Could you rename "shooting location" to "camera position" in the material, rewriting only the lines from the one containing "From the lens's" through the end and leaving all else unchanged?

────

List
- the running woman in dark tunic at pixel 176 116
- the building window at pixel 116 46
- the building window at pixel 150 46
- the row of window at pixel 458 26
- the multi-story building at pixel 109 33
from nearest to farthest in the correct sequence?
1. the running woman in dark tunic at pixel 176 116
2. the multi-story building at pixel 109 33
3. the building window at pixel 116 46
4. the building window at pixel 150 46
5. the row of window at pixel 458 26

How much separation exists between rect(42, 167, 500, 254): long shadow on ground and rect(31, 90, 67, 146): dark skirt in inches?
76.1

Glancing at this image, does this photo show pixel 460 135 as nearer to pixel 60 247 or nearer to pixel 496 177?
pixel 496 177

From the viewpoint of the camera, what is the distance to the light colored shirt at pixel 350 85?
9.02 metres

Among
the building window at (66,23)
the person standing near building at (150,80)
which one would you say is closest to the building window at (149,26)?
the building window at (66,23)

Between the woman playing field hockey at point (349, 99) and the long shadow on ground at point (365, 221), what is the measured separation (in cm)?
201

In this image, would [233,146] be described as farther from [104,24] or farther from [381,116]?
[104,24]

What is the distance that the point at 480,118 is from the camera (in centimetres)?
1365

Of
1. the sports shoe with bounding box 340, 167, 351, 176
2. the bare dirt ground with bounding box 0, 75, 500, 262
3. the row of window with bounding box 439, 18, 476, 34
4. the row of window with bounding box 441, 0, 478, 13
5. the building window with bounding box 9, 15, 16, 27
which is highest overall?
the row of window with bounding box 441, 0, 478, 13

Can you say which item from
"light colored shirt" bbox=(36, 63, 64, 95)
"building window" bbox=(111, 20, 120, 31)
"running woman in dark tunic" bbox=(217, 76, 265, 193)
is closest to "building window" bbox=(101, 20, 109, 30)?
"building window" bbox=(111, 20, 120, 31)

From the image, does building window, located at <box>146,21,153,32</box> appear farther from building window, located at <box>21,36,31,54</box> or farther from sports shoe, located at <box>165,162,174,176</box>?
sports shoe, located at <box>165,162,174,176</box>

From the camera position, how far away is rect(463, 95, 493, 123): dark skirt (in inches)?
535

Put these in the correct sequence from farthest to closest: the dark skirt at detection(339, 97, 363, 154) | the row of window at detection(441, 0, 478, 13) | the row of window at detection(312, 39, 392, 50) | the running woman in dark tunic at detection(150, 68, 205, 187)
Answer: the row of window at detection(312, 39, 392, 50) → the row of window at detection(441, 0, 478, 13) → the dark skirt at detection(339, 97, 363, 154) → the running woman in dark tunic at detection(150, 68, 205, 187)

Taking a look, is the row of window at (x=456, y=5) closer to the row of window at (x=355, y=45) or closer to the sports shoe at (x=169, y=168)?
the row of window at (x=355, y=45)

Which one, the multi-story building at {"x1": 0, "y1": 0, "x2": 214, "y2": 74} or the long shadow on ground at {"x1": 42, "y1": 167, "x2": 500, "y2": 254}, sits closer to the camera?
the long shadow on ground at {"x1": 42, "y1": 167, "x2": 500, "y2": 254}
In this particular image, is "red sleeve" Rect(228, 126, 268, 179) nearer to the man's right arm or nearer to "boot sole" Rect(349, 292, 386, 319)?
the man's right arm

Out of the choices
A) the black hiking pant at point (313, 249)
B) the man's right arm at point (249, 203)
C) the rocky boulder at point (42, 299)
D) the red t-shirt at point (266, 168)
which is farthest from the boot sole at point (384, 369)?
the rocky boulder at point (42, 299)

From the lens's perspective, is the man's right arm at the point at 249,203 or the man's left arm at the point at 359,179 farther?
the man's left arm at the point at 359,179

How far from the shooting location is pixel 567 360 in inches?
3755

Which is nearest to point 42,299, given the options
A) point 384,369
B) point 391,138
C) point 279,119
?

────

→ **SOLUTION TO THE PROBLEM**:
From the lens's perspective, is the man's right arm at the point at 249,203 or the man's left arm at the point at 359,179 farther?
the man's left arm at the point at 359,179

How far from the camera position is pixel 567 360 in inches?
3755

Which is nearest to point 42,299, given the options
A) point 384,369
B) point 391,138
C) point 279,119
?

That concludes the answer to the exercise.